By Daniel Politi
The Washington Post, New York Times, USA Today, and the Wall Street Journal‘s world-wide newsbox all lead with President Obama’s new plan to help as many as 9 million struggling homeowners stay in their homes by helping them refinance their mortgages or prevent foreclosure. The WP calls it “the largest federal foreclosure-prevention package in decades.” The plan could cost as much as $275 billion, of which $75 billion will go to help up to 4 million homeowners prevent foreclosure; the rest will go toward doubling the government’s financial backing of mortgage giants Fannie Mae and Freddie Mac to $400 billion. Many of the plan’s details won’t be released until early March, but everyone notes that it “was more ambitious and expensive than many housing analysts had expected,” as the NYT puts it. Still, many cautioned that it won’t end the foreclosure crisis, and millions of homeowners won’t be eligible to receive help.
The Los Angeles Times off-leads Obama’s announcement and leads locally with the continuing fight over California’s budget. After state senators “spent a second frustrating day locked inside the Capitol,” it looks like a deal could finally be in the making that would give Democrats and the governor the one Republican vote they need to pass the spending plan that includes more than $14 billion in tax increases.
The plan announced by Obama yesterday essentially helps two types of homeowners. It would help as many as 5 million people who have a mortgage guaranteed by Fannie Mae or Freddie Mac and are current on their payments but don’t have enough equity in their homes to refinance to take advantage of lower interest rates. The administration hopes that by giving $200 billion more in financial backing to Fannie Mae and Freddie Mac, it can broadly increase the amount of credit that is available. But a vast majority of homeowners who are “underwater,” those who owe more on their mortgages than their homes are worth, won’t qualify. Homeowners will only be able to refinance if their mortgages are no more than 5 percent above the current market value.
○ ○ ○
> **Job a**: Rewrite the records from the line with "Looking at the items" through the end of the records, replacing "green stem" with "green stalk" and leaving everything else unchanged.

> **Spatial question records**:
○ ○ ○
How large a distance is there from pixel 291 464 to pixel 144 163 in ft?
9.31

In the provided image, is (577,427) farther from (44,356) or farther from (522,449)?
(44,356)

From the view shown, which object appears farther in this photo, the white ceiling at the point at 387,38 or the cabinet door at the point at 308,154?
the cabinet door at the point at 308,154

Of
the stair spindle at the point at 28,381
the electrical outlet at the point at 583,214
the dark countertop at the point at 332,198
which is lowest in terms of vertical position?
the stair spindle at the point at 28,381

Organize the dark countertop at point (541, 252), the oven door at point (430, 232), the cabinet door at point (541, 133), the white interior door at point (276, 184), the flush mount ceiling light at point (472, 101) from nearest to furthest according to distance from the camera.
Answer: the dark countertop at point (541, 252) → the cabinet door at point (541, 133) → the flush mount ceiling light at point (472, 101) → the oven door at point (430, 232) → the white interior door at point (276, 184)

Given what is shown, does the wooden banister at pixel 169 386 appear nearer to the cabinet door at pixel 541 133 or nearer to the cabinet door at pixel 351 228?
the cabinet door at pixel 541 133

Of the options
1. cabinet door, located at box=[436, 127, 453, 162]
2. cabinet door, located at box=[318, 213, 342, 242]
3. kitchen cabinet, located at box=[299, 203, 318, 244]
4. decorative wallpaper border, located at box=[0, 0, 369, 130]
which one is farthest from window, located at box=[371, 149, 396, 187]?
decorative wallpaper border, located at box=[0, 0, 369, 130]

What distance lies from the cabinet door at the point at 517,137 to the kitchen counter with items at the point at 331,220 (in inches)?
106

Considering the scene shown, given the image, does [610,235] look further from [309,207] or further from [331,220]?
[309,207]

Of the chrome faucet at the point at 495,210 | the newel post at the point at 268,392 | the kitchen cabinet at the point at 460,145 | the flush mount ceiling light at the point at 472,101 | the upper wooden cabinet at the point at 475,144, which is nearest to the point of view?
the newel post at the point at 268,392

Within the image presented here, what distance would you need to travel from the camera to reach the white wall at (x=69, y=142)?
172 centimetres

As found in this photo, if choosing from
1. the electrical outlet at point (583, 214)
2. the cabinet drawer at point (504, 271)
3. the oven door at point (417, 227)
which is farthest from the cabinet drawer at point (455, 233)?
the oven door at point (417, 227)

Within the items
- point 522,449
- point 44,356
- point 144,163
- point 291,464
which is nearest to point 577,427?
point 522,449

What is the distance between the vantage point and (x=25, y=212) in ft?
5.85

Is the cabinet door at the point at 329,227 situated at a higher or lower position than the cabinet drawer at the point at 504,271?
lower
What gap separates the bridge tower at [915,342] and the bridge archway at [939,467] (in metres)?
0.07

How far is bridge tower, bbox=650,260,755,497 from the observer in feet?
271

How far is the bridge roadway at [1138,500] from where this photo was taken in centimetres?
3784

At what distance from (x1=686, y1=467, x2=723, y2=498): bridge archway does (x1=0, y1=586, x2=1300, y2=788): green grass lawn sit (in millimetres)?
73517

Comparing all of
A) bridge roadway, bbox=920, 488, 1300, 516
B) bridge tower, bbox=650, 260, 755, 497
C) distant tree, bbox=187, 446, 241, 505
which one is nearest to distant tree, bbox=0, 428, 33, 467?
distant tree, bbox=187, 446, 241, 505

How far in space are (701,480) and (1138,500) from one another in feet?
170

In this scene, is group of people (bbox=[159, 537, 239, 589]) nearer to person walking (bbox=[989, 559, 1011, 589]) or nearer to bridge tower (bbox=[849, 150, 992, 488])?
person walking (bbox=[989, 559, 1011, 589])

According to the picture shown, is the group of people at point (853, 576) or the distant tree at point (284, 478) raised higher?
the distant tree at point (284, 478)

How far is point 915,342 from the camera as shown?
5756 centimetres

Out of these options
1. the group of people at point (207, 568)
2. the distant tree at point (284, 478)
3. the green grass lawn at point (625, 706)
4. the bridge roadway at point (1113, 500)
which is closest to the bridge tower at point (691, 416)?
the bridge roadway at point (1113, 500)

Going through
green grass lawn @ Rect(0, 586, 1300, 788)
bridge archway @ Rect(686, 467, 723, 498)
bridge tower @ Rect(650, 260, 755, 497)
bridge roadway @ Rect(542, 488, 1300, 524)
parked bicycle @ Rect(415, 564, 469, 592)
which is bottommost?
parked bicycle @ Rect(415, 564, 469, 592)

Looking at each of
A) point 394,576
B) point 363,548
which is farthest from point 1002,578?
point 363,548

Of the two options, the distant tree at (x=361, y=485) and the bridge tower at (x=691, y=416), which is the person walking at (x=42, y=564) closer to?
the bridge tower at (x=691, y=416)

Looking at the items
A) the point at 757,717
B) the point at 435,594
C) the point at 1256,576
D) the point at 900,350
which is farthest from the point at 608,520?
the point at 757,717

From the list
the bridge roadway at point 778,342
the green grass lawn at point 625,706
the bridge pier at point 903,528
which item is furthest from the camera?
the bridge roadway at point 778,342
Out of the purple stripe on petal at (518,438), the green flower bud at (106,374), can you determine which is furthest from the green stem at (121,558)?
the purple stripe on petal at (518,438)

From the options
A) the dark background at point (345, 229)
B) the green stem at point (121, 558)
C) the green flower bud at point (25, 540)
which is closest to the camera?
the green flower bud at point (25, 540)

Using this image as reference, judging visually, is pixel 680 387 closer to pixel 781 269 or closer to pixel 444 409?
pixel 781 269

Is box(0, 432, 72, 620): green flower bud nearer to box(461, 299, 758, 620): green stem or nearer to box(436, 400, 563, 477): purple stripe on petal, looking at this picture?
○ ○ ○
> **Job b**: Using the news roundup on Obama's housing plan, explain why most "underwater" homeowners won't qualify for refinancing under the plan.

> **Problem solution a**:
Looking at the items
A) the point at 757,717
B) the point at 435,594
C) the point at 1256,576
D) the point at 900,350
which is farthest from the point at 608,520?
the point at 757,717

From the list
the bridge roadway at point 778,342
the green grass lawn at point 625,706
the bridge pier at point 903,528
which item is furthest from the camera?
the bridge roadway at point 778,342
Out of the purple stripe on petal at (518,438), the green flower bud at (106,374), can you determine which is furthest from the green stalk at (121,558)?
the purple stripe on petal at (518,438)

From the options
A) the dark background at point (345, 229)
B) the green stalk at point (121, 558)
C) the green flower bud at point (25, 540)
which is closest to the camera?
the green flower bud at point (25, 540)

Using this image as reference, judging visually, is pixel 680 387 closer to pixel 781 269 or closer to pixel 444 409?
pixel 781 269

Is box(0, 432, 72, 620): green flower bud nearer to box(461, 299, 758, 620): green stalk or nearer to box(436, 400, 563, 477): purple stripe on petal, looking at this picture?

> **Problem solution b**: Homeowners can refinance only if their mortgages are no more than 5 percent above the current market value of their homes. Most underwater homeowners owe more than that relative to what their homes are worth, so they don't qualify.